Nov 9, 2013; Cleveland, OH, USA; Cleveland Cavaliers point guard Kyrie Irving (2) is consoled by power forward Tristan Thompson (13) and shooting guard Dion Waiters (3) after missing a shot at the end of regulation against the Philadelphia 76ers at Quicken Loans Arena. Mandatory Credit: David Richard-USA TODAY Sports

ESPN's NBA Power Rankings

Mark Stein is out with his weekly NBA Power Rankings and the Cleveland Cavaliers have rose 2 spots. The Cavaliers now rank 24th overall but the interesting thing about Stein’s Cavalier ranking is the comment section which states:

As much as you can with guys who play 34.5 and 28.3 minutes per game, respectively, Cleveland is trying to keep Kyrie Irving and Dion Waiters from being thrown together in the same lineups. The effort seems to be working to some extent, too, judging by the Cavs’ 4-2 start to December.

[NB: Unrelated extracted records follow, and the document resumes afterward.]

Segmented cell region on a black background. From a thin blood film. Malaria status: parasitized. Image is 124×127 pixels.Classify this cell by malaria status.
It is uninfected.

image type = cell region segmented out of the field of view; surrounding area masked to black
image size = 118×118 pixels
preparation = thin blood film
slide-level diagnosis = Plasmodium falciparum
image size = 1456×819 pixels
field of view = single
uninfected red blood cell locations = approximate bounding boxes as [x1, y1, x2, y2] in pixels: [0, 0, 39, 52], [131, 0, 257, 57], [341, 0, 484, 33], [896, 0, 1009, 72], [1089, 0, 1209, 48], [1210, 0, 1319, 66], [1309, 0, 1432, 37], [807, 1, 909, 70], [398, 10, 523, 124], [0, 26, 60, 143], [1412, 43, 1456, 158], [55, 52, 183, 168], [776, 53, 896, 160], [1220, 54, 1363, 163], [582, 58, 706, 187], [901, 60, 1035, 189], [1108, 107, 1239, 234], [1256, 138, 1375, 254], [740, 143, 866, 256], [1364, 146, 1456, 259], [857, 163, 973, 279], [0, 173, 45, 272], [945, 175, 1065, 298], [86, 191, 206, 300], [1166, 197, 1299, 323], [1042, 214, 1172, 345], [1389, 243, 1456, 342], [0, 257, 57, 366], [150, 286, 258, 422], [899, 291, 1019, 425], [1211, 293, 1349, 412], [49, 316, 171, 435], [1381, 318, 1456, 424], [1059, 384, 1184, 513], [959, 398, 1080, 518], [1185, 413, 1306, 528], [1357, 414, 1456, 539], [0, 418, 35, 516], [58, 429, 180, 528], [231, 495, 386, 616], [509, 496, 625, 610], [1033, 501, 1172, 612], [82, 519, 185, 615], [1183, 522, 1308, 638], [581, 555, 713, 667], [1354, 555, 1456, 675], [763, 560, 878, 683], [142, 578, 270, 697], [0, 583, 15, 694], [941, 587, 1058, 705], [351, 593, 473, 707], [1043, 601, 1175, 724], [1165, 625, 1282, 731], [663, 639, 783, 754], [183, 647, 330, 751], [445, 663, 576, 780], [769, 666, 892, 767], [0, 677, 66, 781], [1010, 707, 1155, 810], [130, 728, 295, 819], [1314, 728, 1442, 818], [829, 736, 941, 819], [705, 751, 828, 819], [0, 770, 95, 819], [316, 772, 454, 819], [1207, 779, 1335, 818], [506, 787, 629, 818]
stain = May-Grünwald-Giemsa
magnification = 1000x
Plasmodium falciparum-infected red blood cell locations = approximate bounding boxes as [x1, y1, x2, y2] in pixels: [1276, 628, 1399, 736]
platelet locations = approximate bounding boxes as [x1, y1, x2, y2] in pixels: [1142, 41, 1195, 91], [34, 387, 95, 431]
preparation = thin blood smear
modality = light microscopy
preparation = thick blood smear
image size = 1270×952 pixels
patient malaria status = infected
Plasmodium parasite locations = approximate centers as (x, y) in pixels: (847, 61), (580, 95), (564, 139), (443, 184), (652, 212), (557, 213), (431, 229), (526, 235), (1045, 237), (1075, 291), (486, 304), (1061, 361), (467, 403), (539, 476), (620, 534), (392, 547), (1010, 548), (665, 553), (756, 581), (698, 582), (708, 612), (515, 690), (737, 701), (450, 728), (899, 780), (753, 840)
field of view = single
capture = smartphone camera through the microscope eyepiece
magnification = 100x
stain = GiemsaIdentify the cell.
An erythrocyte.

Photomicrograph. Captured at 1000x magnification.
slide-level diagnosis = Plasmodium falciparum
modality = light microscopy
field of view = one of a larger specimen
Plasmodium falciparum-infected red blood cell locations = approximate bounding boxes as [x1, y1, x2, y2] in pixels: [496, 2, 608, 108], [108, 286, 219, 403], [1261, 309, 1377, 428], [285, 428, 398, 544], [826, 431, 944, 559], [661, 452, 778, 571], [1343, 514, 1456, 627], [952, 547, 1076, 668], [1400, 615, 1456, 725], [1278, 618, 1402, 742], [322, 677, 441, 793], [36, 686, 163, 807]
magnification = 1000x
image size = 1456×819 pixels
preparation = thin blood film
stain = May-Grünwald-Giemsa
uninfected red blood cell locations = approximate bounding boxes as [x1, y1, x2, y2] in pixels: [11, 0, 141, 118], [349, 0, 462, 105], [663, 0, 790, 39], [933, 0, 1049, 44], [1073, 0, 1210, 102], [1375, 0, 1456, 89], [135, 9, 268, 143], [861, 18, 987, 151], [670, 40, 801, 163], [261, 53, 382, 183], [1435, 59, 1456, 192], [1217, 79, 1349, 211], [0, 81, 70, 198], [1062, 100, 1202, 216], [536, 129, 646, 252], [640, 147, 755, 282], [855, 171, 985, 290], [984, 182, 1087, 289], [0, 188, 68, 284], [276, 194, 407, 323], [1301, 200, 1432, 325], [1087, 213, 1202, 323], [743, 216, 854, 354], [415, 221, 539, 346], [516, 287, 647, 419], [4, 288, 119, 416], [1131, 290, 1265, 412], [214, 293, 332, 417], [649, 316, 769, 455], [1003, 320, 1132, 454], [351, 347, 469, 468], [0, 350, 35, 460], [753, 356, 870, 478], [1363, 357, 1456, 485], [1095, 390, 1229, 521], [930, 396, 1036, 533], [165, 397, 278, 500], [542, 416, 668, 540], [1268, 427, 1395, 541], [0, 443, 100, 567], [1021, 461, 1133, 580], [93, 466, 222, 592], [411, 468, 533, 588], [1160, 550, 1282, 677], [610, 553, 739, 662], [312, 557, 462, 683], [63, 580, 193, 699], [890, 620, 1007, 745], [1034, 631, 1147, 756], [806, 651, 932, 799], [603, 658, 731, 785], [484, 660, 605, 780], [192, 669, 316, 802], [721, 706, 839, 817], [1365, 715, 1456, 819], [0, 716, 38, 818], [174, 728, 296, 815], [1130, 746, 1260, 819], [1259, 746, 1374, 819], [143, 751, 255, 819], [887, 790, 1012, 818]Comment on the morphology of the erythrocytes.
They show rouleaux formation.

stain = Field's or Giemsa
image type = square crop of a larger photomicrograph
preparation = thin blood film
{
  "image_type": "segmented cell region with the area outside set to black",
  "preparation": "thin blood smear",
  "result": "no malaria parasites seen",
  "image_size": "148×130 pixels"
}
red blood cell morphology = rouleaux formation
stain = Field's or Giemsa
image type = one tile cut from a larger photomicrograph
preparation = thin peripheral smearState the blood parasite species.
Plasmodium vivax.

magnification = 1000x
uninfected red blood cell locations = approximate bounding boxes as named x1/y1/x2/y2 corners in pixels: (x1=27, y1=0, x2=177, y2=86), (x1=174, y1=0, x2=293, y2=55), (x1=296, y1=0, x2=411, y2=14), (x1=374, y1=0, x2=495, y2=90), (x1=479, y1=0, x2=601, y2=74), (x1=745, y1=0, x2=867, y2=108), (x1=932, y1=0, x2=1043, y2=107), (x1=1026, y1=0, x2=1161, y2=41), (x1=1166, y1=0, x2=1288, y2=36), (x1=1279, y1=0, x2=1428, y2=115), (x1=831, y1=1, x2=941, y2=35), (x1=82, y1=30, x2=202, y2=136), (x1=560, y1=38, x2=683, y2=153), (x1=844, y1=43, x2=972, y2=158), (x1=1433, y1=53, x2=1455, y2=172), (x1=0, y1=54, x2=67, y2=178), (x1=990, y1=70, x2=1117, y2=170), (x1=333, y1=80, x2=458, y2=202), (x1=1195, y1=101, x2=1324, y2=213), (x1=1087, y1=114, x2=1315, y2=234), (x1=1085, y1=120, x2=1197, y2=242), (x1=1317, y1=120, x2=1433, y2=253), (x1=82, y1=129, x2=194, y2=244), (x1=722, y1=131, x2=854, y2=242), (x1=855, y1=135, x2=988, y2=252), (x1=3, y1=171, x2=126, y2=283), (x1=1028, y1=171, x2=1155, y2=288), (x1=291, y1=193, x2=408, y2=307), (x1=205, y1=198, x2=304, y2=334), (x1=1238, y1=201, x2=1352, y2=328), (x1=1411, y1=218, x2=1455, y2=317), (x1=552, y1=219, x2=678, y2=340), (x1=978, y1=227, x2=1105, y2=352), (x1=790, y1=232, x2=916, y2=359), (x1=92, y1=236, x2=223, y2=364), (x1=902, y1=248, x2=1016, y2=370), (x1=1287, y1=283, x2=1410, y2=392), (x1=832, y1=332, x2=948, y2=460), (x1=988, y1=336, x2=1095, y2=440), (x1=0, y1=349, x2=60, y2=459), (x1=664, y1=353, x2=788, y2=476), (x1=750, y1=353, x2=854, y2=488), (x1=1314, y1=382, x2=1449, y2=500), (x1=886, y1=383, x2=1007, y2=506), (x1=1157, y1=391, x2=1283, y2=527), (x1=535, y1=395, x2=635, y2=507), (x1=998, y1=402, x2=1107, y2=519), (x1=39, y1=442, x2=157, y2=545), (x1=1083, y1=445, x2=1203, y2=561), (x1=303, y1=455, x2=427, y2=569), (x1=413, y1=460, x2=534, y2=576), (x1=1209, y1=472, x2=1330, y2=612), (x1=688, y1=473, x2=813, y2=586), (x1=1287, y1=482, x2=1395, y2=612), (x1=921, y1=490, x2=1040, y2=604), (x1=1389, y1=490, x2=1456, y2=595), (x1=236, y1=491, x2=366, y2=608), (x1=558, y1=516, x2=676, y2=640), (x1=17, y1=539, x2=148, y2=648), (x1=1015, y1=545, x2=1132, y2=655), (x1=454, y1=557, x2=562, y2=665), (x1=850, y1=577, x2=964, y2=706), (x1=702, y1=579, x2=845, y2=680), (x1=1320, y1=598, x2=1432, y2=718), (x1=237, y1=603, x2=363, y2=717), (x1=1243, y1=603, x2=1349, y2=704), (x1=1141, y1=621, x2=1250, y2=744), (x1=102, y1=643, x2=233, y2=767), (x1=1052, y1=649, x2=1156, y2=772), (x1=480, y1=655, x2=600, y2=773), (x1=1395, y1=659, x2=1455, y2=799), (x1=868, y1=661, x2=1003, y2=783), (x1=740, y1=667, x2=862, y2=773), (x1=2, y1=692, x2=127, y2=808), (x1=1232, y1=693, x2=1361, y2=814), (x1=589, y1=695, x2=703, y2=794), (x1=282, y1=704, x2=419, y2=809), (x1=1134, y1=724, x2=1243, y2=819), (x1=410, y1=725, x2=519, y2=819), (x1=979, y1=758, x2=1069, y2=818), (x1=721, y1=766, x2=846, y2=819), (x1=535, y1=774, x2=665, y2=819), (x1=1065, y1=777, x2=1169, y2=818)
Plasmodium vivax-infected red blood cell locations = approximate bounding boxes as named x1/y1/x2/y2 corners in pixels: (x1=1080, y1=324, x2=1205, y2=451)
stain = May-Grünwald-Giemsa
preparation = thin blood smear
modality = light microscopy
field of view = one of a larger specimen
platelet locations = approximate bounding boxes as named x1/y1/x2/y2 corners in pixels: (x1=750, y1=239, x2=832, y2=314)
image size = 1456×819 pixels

A very interesting statement that a national media member believes the team is attempting to keep the two apart. Many can assume that Stein is working on old information, the supposed fight during a team meeting, in making inference that the two guards are being kept apart. It is very possible that the two don’t mix. Irving’s Duke polish and Waiters Philadelphia swagger may be like oil and water as personalities.

It is also possible that their actual on the court basketball games don’t always compliment each other, especially at this young stage of their careers. Both like to be ball dominant, drive to the hole and control the game. Being separated lets each take control during different stages of the game. This has been especially effective during stretches of the 3rd and 4th quarters when Irving needs a break. Unlike last year when the offense went into a coma, Waiters now aggressively has led the charge keeping the Cavs in the game, getting them back into the game or extending the lead.

As they grow and develop together, and their games age, the two should be able to find ways to work better together on the court. Learning how ball and player movement can open each other up. Seeing when one is hot and the other is struggling. Having awareness of where each likes to get on the floor. While not yet comparable in talent this is similar to the struggles Lebron James and Dwayne Wade had coming together in Miami, and we all know how that turned out.